The labor market was the major premise for the Federal Open Market Committee to ultimately end quantitative easing. However, the Fed remained in an accommodative stance as it will continue to reinvest interest payments from its assets holdings. Moreover, the US central bank preserved phrase that rates will stay near zero level for a “considerable time” after the end of QE. To sum up, the Fed is going to raise the rates in the second half of 2015. That means we are encroaching in a period of a strong dollar.
The zloty lowest since July 2013
The hawkish Fed pushed the zloty lower against the dollar. The US currency hit 3.3657 – the highest level since July 2013. Later, however, the Polish currency recouped losses.
For the Polish market, the Fed move may signal a significant correction as the US investors leave high yielding assets from emerging markets for dollar-denominated assets. The impact of this factor was apparent on Thursday as the Polish 10-year government bond yields rose to 2.64 percent from a record low 2.591 percent yesterday. But the drop of bond prices was tamed in the second part of the session.

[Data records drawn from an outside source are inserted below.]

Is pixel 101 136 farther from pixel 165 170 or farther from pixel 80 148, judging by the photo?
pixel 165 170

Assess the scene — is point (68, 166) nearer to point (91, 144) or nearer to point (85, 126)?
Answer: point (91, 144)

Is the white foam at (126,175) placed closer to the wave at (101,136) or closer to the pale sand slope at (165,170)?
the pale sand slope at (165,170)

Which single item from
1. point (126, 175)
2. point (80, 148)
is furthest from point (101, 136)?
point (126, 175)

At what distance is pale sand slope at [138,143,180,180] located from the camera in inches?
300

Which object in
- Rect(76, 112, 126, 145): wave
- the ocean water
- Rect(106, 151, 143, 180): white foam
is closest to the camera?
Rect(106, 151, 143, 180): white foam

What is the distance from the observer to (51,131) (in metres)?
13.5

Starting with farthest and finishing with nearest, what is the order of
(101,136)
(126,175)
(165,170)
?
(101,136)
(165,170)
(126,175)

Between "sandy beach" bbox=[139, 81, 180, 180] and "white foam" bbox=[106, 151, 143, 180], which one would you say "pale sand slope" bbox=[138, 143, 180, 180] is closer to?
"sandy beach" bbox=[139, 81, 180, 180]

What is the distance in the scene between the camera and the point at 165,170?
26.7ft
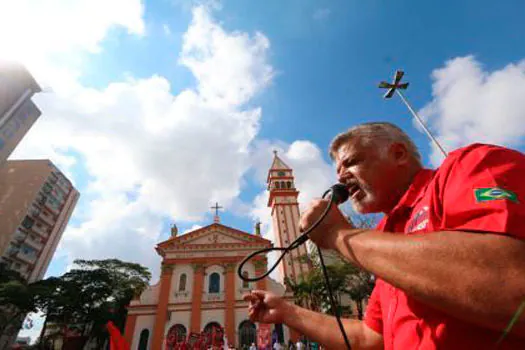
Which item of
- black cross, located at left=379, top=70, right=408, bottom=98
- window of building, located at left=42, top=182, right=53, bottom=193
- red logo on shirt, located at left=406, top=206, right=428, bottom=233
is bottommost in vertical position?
red logo on shirt, located at left=406, top=206, right=428, bottom=233

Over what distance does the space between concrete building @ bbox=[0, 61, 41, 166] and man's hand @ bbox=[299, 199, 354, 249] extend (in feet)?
158

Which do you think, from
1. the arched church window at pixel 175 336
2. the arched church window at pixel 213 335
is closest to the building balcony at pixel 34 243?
the arched church window at pixel 175 336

In the long term CEE assets may benefit from the agreement between Russia and Ukraine on restarting gas supplies. Today ITAR-TASS said that the parties are close to a final accord as the European Union agreed to provide additional funds for Kiev (around 1 billion euro). But the list of the Ukrainian problems is much longer. The GDP fell 5.1 percent in the third quarter and the policymakers wrangle on the leadership position in a coalition talks.
The second part of today's session provided some relief for the euro as the common currency gained ground after severe losses. Nevertheless, the long term view on the EUR/USD is negative as the Fed is tightening and the ECB moves in the opposite direction.
Eventually, Thursday's afternoon was somewhat positive for the zloty. The Polish currency exploited a rebound of the euro. Additionaly, the zloty was supported by the International Monetary Fund comments about the economy which may need support from a more loose monetary policy. The statement confronted with a rather hawkish view presented by the Monetary Policy Members on the media in the recent days was supportive for the zloty.